Russland hat vor der Grenze der Ukraine Truppen zusammengezogen; viele befürchten eine Invasion. Seit dieser Woche führen Russland, die Nato und die USA Gespräche über einen Forderungskatalog Moskaus an die Nato, den Washington schon zurückgewiesen hat. Lässt sich die angespannte Lage mit Verhandlungen noch lösen?

EMIL BRIX: Wenn man an die russischen Forderungen in Bezug auf die Sicherheitspolitik in Europa denkt, haben wir eine gefährlichere Situation, als wir sie im Kalten Krieg hatten. Das muss man ehrlicherweise sagen.
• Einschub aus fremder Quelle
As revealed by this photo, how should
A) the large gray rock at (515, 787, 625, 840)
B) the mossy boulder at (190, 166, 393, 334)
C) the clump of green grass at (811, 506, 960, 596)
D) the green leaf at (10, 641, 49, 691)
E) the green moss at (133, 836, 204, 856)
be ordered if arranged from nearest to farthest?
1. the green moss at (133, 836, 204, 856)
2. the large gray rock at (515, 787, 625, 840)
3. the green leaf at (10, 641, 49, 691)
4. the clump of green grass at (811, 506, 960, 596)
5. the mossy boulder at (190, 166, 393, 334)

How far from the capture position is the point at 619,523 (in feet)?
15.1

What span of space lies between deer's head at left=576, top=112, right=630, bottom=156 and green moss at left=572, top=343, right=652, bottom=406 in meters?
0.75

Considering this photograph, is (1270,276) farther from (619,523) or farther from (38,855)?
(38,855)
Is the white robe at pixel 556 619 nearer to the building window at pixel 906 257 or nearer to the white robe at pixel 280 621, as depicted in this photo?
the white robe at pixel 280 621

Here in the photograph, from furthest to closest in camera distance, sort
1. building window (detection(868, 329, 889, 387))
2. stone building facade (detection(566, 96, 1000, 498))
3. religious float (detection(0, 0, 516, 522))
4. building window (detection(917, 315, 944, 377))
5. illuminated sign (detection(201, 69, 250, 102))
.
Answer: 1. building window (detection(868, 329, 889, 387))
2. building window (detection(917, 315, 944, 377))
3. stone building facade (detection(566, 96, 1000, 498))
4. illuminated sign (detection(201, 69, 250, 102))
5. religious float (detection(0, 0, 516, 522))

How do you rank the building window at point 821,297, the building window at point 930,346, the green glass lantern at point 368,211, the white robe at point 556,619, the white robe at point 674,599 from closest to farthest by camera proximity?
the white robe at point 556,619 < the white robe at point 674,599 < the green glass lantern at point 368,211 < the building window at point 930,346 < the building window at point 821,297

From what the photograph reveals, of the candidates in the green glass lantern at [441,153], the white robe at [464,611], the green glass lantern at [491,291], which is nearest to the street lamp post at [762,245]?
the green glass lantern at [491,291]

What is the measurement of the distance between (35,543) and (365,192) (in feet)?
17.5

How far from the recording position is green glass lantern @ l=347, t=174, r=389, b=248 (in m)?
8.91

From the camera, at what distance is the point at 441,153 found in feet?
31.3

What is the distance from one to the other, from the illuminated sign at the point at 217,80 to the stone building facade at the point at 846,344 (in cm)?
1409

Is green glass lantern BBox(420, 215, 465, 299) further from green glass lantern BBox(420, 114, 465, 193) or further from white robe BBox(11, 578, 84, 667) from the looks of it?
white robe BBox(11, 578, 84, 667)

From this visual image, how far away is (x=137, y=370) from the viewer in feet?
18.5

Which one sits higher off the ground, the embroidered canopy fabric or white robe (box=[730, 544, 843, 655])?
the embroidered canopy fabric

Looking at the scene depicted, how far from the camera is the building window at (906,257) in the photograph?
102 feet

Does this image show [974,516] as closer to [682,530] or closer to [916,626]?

Und sie ist nicht leicht lösbar, weil diese beiden russischen Dokumente darauf hindeuten, dass es Russland in erster Linie darum geht, Stärke zu zeigen. Hier steht nicht im Vordergrund, bei Verhandlungen eine Lösung erreichen zu wollen. Trotzdem war es vernünftig, dass die USA bereit waren, in Verhandlungen einzutreten. Einen anderen Weg gibt es ja nicht. Der Westen hat sich klar entschieden, dass er im Ukraine-Konflikt nicht militärisch eingreifen wird. Es bleibt nur der Weg, über Verhandlungen zu schauen, welche bessere europäische Sicherheitsarchitektur wir herstellen können.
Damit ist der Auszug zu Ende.